Disasters, wars, and pandemics should be times in which everyone works together against the common threat. We’re all in the same boat, so to speak.
Except we’re not in the same boat. Some have been able to work at home, have food delivered, and largely avoid the threat. Others—including those who made it possible for the first group to stay safe—remained exposed.
Better yet, the latest studies show fully vaccinated people are protected not only against severe disease, but are also unlikely to infect others.
So the data is encouraging. But now we’re in an awkward in-between period.
- The fully vaccinated population is very safe from either becoming sick themselves or spreading the virus.
- Another (and for now, larger) not fully vaccinated population is still vulnerable, and still potential virus carriers.
If we ever were in the same boat, we’re certainly not anymore.
We spent months adapting to an environment where everyone was a potential virus vector. Measures like masks and social distancing were the best response we had. Now we have a sizable and growing number for whom these precautions are no longer as necessary. They naturally want to be freed from the burden.
Meanwhile, others who aren’t yet fully vaccinated want the same. But doing so may endanger both themselves and others.
Vaccinated and unvaccinated people are both now circulating in public, and there’s no easy way to tell them apart. This is a problem. Vulnerable people can’t tell if those around them are safe or not.
It affects business, too. Theaters and music venues, for instance, will have more customers if they can offer reasonable assurance everyone in the crowd is vaccinated.
The problem will recede as more people are vaccinated. But for now, we need better solutions.
“Vaccine passports” are one idea. An app on your phone or some kind of secure document would prove you received the vaccine.
Some object to this on privacy grounds. They seem very concerned about having to prove they received a couple of injections.
Source: Justin Amash on Twitter
But if you did, in fact, receive those injections, disclosing it to others doesn’t reveal anything private about your body. It just says you got some shots. That doesn’t seem unduly intrusive.
So for some, I think the real problem is…
- They don’t want to be vaccinated, and they also
- Want their choice to have no consequences.
The first part is fair. No one should be legally forced to receive a drug they don’t want.
But if you decline vaccination, it doesn’t follow that you still get the same privileges as those who chose differently, or didn’t have a choice at all. You aren’t the only one with rights.
Vaccine passports would have many possible uses. Some may be government-mandated: entering the country, riding a city bus, etc.
Are those proper? Maybe, but that will be up to federal, state, and local leaders.
Economically, the harder issue is private property. Can restaurant owners check vaccine passports before admitting someone? Should they?

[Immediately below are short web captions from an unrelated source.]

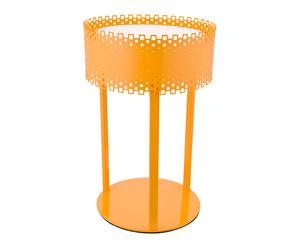 Lampe de bureau II Métal, Orange  - H46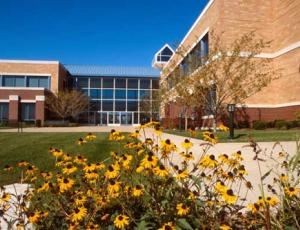 Northern Illinois University Conference Centers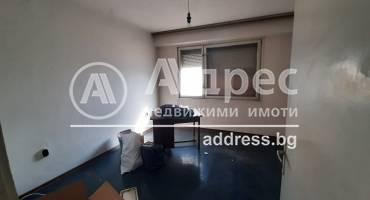 Двустаен апартамент, Пловдив, Кючук Париж, 523293, Снимка 1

That’s really not your choice, or mine. It’s a business decision for restaurant owners. They can judge what is best for their customers, workers, and communities.
But whatever the law says, common courtesy says property owners can set their own rules. If you don’t want to obey them, don’t go there.
Oddly, though, in the last year some otherwise courteous people who once defended private property rights stopped doing so. Now their supposed “right” to go wherever they want overrides the property rights of others.
That attitude isn’t just childish. It’s inconsistent with a free economy. It says “your” premises aren’t really yours. You must admit me even if you know I could harm your workers. That’s not freedom.
More to the point, businesses can’t operate that way. It would keep consumers wary about their safety, thereby prolonging the recession.
And we are all in the same boat on not wanting to see that outcome.